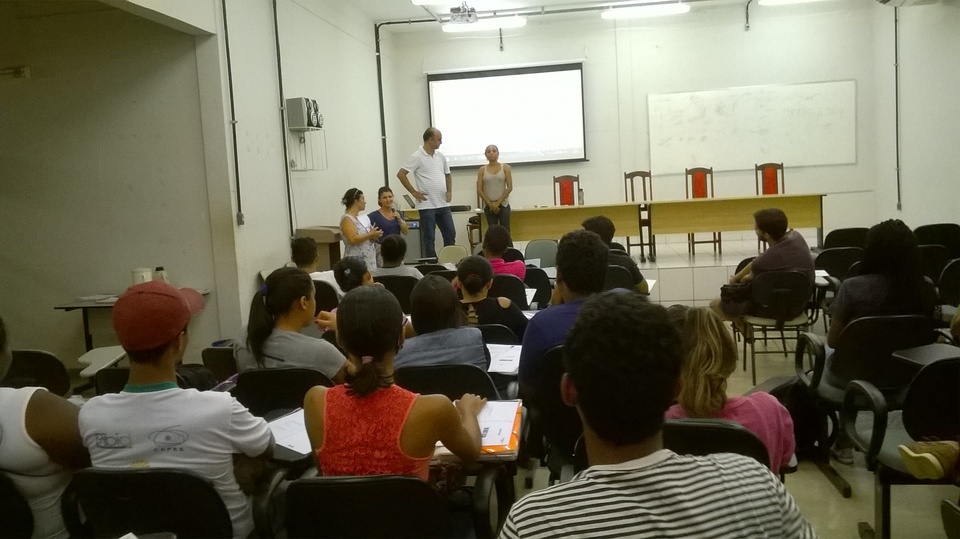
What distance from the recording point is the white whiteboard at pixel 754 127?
31.8ft

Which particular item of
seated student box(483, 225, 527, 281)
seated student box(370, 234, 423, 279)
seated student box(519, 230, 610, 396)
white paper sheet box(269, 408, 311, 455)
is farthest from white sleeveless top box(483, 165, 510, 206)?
white paper sheet box(269, 408, 311, 455)

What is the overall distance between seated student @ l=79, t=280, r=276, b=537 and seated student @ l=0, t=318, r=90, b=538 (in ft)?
0.22

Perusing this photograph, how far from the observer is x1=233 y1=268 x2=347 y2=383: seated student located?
259cm

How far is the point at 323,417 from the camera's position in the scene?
5.77 ft

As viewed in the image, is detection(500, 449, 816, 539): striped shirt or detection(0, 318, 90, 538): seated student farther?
detection(0, 318, 90, 538): seated student

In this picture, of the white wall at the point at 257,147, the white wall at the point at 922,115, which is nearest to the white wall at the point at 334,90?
the white wall at the point at 257,147

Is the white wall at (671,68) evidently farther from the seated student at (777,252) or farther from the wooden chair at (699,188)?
the seated student at (777,252)

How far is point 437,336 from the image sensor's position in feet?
8.26

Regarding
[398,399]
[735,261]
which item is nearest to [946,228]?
[735,261]

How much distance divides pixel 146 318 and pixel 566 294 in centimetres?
151

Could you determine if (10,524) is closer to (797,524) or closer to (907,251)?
(797,524)

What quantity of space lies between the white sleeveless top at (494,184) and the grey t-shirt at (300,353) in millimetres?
6035

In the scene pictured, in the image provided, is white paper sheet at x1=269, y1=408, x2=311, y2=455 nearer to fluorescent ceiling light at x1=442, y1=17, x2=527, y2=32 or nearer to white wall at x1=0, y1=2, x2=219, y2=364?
white wall at x1=0, y1=2, x2=219, y2=364

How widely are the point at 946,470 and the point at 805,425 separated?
1543 mm
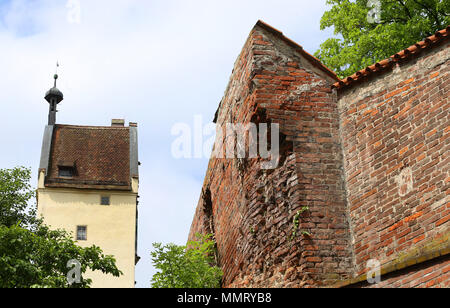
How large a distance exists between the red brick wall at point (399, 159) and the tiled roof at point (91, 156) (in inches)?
1038

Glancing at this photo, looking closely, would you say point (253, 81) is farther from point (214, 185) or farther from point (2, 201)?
point (2, 201)

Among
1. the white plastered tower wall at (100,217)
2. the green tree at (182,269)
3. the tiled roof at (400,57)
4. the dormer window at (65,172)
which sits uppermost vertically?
the dormer window at (65,172)

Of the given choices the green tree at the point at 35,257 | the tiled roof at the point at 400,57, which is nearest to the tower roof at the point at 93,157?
the green tree at the point at 35,257

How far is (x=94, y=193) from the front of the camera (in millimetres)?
35719

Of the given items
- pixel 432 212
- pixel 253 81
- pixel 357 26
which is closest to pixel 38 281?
pixel 253 81

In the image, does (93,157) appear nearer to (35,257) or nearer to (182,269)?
(35,257)

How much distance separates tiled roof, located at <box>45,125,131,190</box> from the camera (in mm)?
35969

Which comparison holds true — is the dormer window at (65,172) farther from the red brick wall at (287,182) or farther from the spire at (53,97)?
the red brick wall at (287,182)

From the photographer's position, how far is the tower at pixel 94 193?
112ft

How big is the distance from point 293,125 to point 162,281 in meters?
3.64

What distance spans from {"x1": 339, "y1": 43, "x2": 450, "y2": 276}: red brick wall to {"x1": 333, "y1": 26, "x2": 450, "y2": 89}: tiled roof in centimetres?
10

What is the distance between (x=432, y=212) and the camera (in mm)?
8922

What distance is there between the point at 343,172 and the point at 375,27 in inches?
362

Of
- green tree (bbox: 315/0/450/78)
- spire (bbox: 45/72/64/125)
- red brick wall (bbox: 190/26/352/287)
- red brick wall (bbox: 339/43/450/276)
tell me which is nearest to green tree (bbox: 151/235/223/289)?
red brick wall (bbox: 190/26/352/287)
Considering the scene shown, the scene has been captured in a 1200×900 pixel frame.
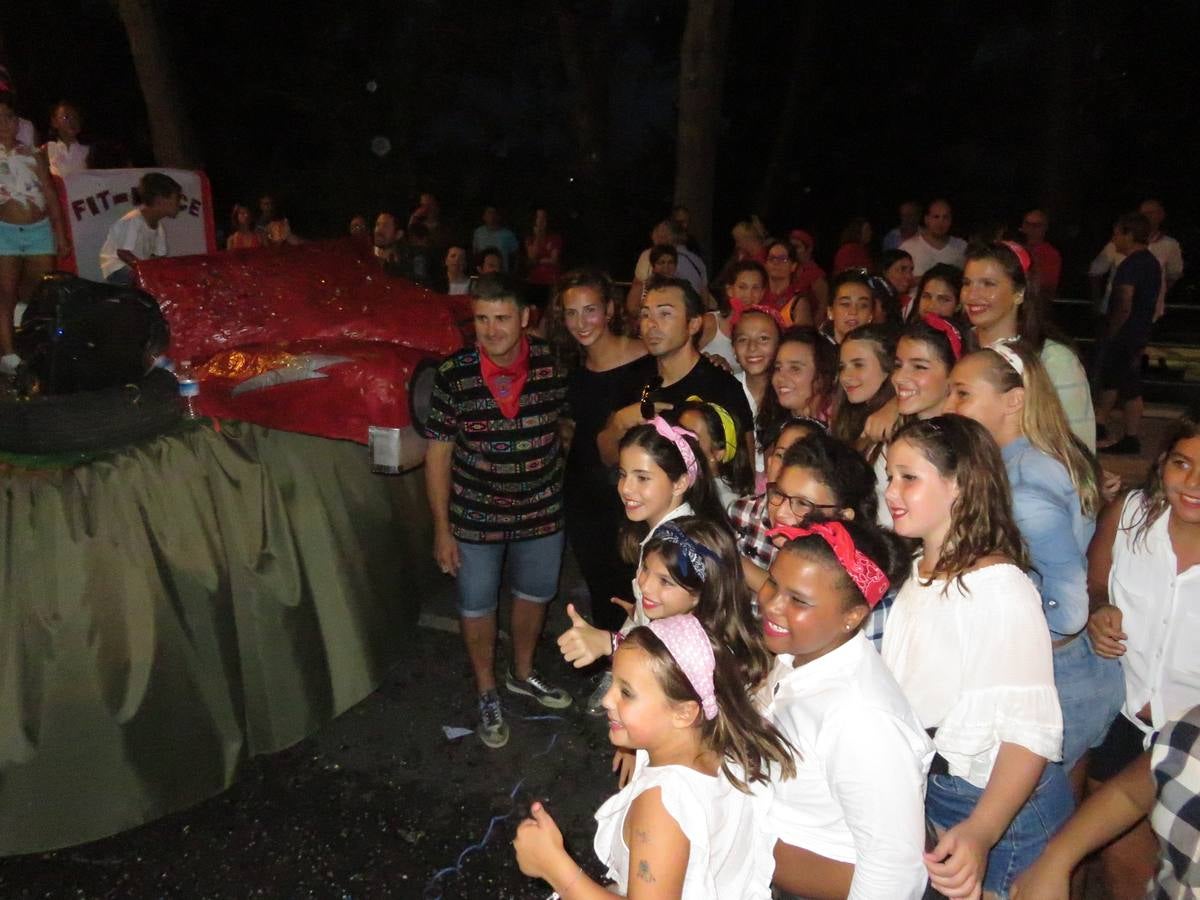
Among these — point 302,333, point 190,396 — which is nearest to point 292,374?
point 190,396

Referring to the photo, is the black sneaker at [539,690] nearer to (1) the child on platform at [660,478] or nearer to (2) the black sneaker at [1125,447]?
(1) the child on platform at [660,478]

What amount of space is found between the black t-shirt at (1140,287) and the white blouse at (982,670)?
5485 mm

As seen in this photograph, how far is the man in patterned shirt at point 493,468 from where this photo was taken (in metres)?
3.62

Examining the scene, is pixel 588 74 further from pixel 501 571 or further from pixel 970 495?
pixel 970 495

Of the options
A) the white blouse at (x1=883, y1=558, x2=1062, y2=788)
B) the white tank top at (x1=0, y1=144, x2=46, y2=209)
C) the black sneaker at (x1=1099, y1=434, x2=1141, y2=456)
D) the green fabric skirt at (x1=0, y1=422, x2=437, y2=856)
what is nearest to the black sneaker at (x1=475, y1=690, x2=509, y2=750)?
the green fabric skirt at (x1=0, y1=422, x2=437, y2=856)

——————

▸ Written task
Pull out every line from the one with "As seen in this" to the end of the listing, and output only those.

▸ Correct answer
As seen in this photograph, how far is the man in patterned shirt at point 493,468 from where this photo was taken (in metres)?
3.62

Examining the scene, is pixel 588 74 further from pixel 501 571 or further from pixel 970 495?
pixel 970 495

Of the options
A) the white blouse at (x1=883, y1=558, x2=1062, y2=788)
B) the white tank top at (x1=0, y1=144, x2=46, y2=209)
C) the black sneaker at (x1=1099, y1=434, x2=1141, y2=456)
D) the green fabric skirt at (x1=0, y1=422, x2=437, y2=856)
what is nearest to the black sneaker at (x1=475, y1=690, x2=509, y2=750)?
the green fabric skirt at (x1=0, y1=422, x2=437, y2=856)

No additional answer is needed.